**Action item**
The word to look for is "Connochaetes". Report every line of the entries below that has it.

[Saved data entries]

%%

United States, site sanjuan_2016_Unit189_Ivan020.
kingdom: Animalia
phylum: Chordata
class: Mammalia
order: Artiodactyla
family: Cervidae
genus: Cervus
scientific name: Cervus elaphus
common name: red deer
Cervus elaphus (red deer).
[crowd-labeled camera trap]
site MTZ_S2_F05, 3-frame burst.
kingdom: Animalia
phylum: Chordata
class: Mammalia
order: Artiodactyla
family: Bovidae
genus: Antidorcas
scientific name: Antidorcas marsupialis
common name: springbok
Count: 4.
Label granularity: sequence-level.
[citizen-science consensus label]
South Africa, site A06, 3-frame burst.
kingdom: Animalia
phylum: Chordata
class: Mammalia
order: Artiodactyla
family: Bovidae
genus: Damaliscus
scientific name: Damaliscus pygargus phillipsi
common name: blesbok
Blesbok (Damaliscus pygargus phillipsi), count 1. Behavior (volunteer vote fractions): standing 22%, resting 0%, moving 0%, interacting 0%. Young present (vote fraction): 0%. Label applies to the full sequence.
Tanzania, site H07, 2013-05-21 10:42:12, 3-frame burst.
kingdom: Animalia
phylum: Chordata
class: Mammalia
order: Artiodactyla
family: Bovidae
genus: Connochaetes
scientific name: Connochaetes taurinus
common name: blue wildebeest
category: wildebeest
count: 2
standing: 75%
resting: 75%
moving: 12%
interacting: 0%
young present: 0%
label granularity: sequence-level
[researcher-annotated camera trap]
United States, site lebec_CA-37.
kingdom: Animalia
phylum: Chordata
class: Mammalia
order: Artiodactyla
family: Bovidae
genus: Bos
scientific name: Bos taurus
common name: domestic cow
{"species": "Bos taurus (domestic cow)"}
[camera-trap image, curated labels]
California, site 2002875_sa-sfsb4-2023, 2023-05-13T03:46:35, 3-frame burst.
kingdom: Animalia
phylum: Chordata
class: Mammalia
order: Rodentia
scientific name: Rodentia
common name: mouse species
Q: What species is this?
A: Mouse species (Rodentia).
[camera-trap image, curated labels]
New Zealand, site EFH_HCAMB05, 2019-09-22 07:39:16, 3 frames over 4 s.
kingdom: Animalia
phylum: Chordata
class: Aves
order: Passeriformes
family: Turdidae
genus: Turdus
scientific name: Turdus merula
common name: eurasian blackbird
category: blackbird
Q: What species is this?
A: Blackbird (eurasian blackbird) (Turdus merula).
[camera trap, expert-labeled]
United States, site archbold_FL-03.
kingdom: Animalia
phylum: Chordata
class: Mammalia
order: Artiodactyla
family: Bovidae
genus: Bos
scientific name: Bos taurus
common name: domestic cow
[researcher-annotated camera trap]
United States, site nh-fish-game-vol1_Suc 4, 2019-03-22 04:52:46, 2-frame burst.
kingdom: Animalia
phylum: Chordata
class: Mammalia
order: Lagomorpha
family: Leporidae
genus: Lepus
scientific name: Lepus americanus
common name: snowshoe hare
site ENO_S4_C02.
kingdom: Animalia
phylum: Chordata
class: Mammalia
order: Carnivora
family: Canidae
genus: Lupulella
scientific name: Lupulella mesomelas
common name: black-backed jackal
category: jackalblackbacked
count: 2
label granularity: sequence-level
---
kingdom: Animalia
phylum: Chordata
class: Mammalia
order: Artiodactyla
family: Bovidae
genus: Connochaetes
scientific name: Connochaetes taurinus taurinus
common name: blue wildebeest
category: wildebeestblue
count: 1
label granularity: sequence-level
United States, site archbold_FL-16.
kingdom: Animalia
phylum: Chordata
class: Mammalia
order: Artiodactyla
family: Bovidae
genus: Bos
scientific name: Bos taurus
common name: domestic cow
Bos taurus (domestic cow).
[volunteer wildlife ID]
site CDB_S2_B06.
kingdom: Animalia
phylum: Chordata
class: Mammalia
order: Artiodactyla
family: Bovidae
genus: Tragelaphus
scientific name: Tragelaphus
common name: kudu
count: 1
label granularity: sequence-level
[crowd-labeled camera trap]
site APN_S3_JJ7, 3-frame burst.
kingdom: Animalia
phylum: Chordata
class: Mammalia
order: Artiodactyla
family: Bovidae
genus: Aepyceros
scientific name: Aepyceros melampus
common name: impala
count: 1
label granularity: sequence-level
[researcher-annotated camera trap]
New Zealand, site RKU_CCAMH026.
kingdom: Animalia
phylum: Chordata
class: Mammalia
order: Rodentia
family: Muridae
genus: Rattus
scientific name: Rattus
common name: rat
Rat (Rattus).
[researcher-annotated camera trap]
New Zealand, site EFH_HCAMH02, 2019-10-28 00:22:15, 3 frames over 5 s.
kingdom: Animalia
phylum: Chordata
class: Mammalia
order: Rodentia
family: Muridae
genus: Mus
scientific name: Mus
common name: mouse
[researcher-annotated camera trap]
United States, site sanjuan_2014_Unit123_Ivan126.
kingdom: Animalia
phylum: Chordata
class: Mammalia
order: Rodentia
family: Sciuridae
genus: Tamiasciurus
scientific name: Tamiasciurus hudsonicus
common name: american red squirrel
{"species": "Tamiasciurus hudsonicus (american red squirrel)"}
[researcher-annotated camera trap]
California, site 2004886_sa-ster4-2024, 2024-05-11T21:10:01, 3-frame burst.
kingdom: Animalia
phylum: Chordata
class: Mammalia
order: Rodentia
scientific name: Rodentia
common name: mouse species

%%

**Exercise solution**
genus: Connochaetes
scientific name: Connochaetes taurinus
genus: Connochaetes
scientific name: Connochaetes taurinus taurinus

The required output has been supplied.